Mais Ils ont bien vu le ressuscité par la suite ! Sans
doute ! Mais dans un premier temps, quand ils l’ont vu ils n’ont pas cru que
c’était lui. Marie Madeleine l’a pris pour le jardinier et les disciples
d’Emmaüs ne réalisèrent que c’était lui réalisent qu’après son départ quand ils
ne le voyaient plus. Bien sûr, plus tard, ils le verront tous, à l’exception de
Thomas, mais ce sera trop tard car la réalité de la résurrection s’était déjà
imposée à eux dans le non-événement qui constitue l’épisode du tombeau vide,
car la résurrection elle aussi ne se voit pas. C’est à cause de cela que les
peintres n’ont jamais pu en rendre vraiment compte.
Même une réalité aussi nécessaire à notre foi que la
résurrection ne parvient pas à nous par les sens. Cette réalité parvient à nous
par des itinéraires intérieurs qui nous bousculent. L’individu que nous sommes
n’entre pas dans le mystère de Dieu par des moyens humains, c’est Dieu qui
vient vers lui par des itinéraires divins. Cela n’est pas réservé à quelques
initiés, cela est le fait de tout un chacun. Dieu se rend disponible à tous.

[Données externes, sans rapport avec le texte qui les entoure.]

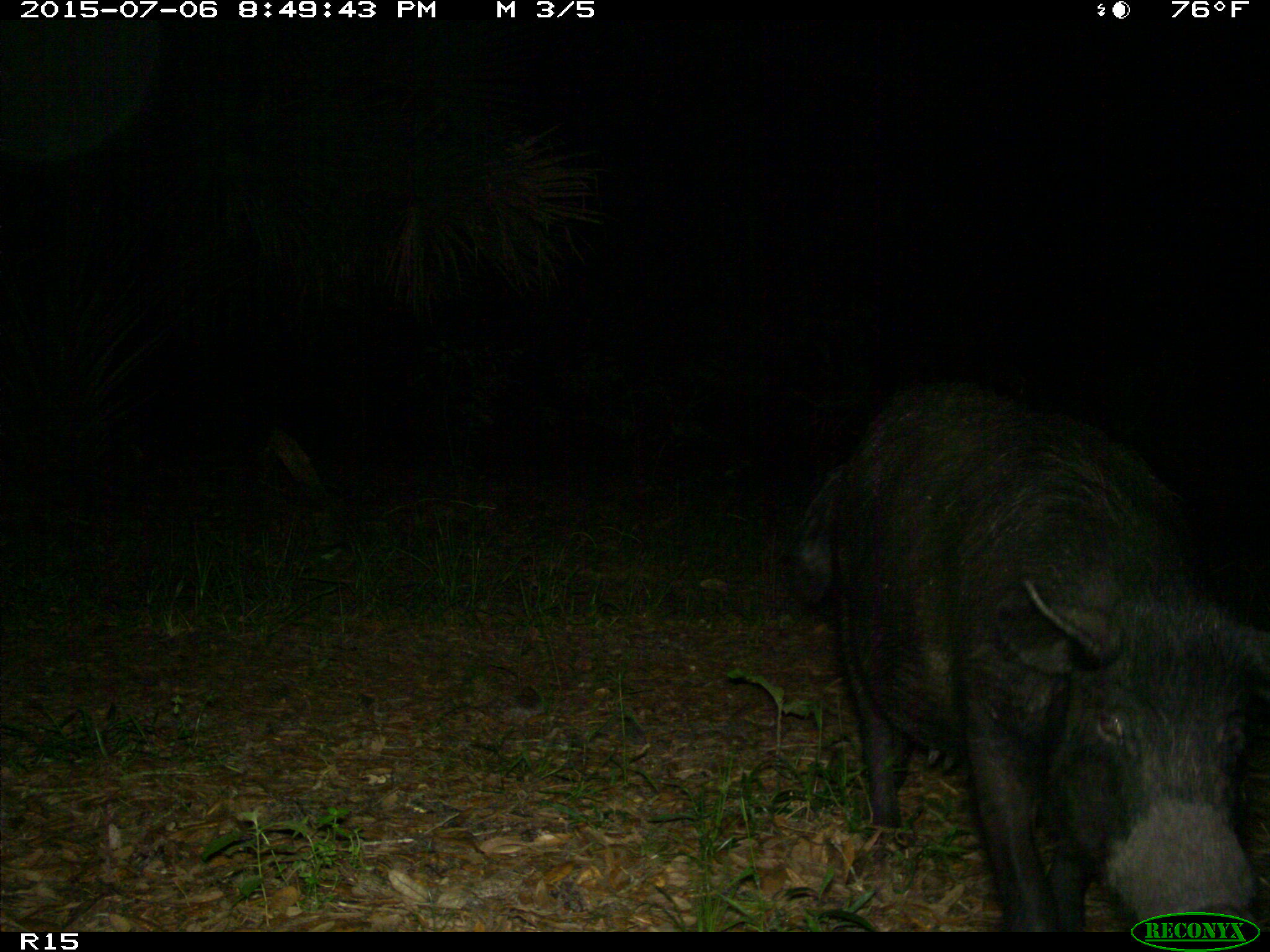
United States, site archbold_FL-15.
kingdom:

Mais nous ne pourrons pas comprendre Dieu si nous occultons les manifestations
de son esprit par toutes sortes d’artifices humains qui au lieu de le révéler
risquent de lui barrer le chemin.
Nous devons prendre en compte qu’il existe en nous une
autre dimension de l’individu qui n’est pas faite de chair et de sang mais qui
est faite d’esprit et de sentiments, et c’est là que Dieu se plaît à venir
habiter. C’est au niveau de ce qui est insaisissable en nous que Dieu révèle à
chacun le mystère d’une vie qui nous dépasse et qui reste insaisissable par les
sens. Cette vie dépasse ce qui est matériel et nous révèle qu’au delà de l’être
physique que nous sommes il y a une réalité profonde que beaucoup de
soupçonnent même pas mais à qui Dieu confère une valeur d’éternité.
Jadis, dans une société aujourd’hui révolue, on disait de celui dont la vie intérieure était perceptible à l’extérieur qu’il était une belle âme. Cette réalité ne se voit pas mais elle se perçoit. Il en va de même pour la réalité de Dieu, il ne se voit pas mais il se perçoit et cette perception s’impose à nous comme une conviction. Celui qui prétend chercher Dieu et qui se plaint de ne pas le trouver se trompe car en fait Dieu est déjà installé en lui depuis longtemps et il n’attend pour se manifester que l’on se rende disponible.
Il attend que nous cessions de nous agiter et de
tenter de faire des expériences spirituelles pour découvrir au fond de
nous-mêmes ce Dieu qui est déjà au rendez-vous. C’est alors qu’il nous sera
possible non pas de voir Dieu mais de le percevoir. Sa Parole, sans faire
vibrer les ondes sonores deviendra clairement perceptible dans les Ecritures
qui nous parlent de lui et où les propos de Jésus prennent du sens.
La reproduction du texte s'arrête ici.